KBRA Assigns Ratings to Alesco Preferred Funding XI, Ltd.
26 Aug 2024 | New York
KBRA assigns ratings to four classes of notes issued by Alesco Preferred Funding XI, Ltd. (Alesco XI), a securitization backed by a portfolio of bank and insurance TruPs CDO assets.
Alesco XI is a 2006 vintage CDO of bank and insurance holding company Tier 1 and Tier 2 capital with Cohen Bros. Financial Management, LLC (“Cohen & Co”) as the initial collateral manager. It had an initial collateral par value of $667.1 million and rated liabilities of $637.0 million. It is a static cash flow structure and is now managed by Hildene Structured Advisors, LLC (HSA), a relying advisor to Hildene Capital Management, LLC (Hildene).
The securitization consists of $8.5 million Class A1A Notes, $8.6 million Class A1B Notes, $95.0 million of Class A2 Notes, $54.3 million Class B Notes, $40.9 million Class C1 Notes, $13.2 million Class C2 Notes, $63.7 million Class C3 Notes, $64.8 million Class D Notes, and $44.0 million of Preferred Shares. The ratings reflect current credit enhancement levels, excess spread, and structural features.
The Classes A1A, A1B, A2, B, C1, C2, C3 and D Notes have par subs of 93.3%, 93.3%, 56.2%, 35.0%, -4.8%, -4.8%, -4.8% and -17.9%, respectively. The current portfolio has a K-WARF of 347, which represents a weighted average portfolio assessment between BBB- and BB+, and consists of 33 obligors and 34 assets.

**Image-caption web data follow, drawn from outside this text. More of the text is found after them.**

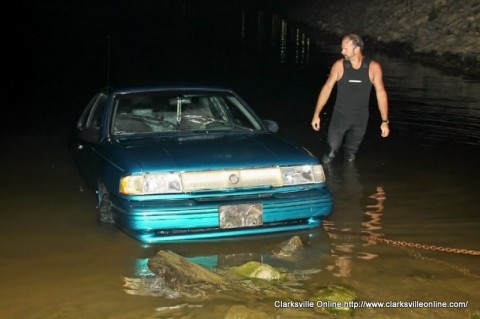 Montgomery County Rescue Squad diver Tim Manners inspects the car as it is pulled from the water Montgomery County Rescue Squad diver Tim Manners inspects the car as it is pulled from the water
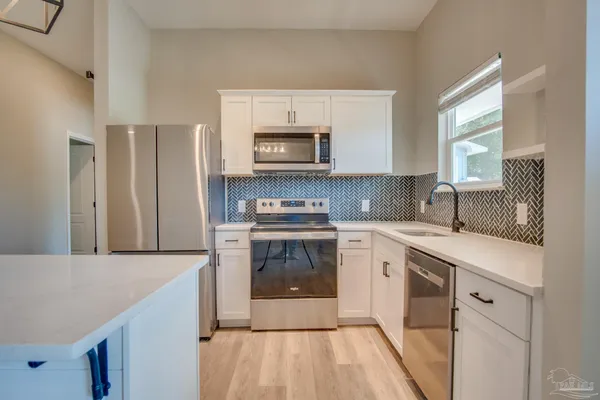 a kitchen with cabinets a sink and stainless steel appliances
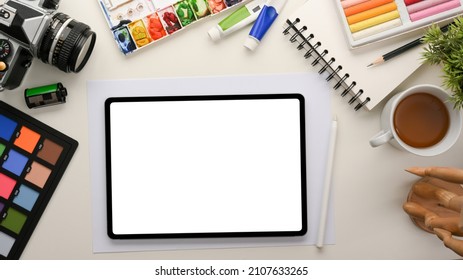 Graphic Designer Office Workstation With Work Equipment And Digital Tablet Computer White Display Mockup. Top View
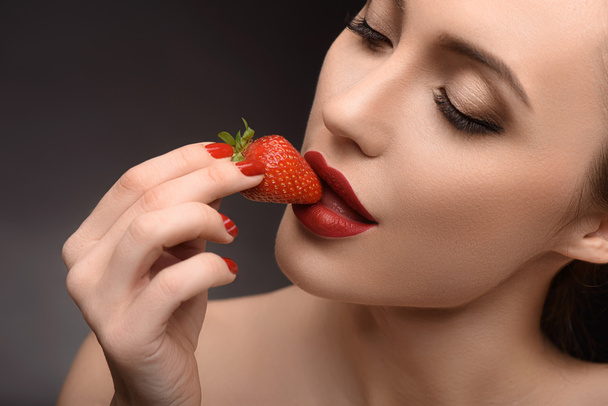 赤いベリーを食べる大胆な女の子 - 写真・画像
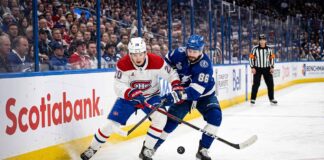 A dynamic photograph showing Montreal Canadiens defenseman Lane Hutson (left, #20) and Tampa Bay Lightning winger Nikita Kucherov (right, #86) locked in an intense battle for the puck on the ice during Game 7 of the 2026 Stanley Cup Playoffs. They are entangled with sticks low, generating ice spray, against a blurred background of the arena crowd and Scotiabank boards.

Kroll Bond Rating Agency's (KBRA) ratings on Class A1A, A1B and A2 reflects KBRA’s opinion regarding the likelihood of timely payment of interest and ultimate repayment of principal. While the rating assigned to the Class B reflects KBRA’s opinion regarding the likelihood of ultimate payment of interest and principal. KBRA does not rate the Classes C1, C2, C3 or D Notes.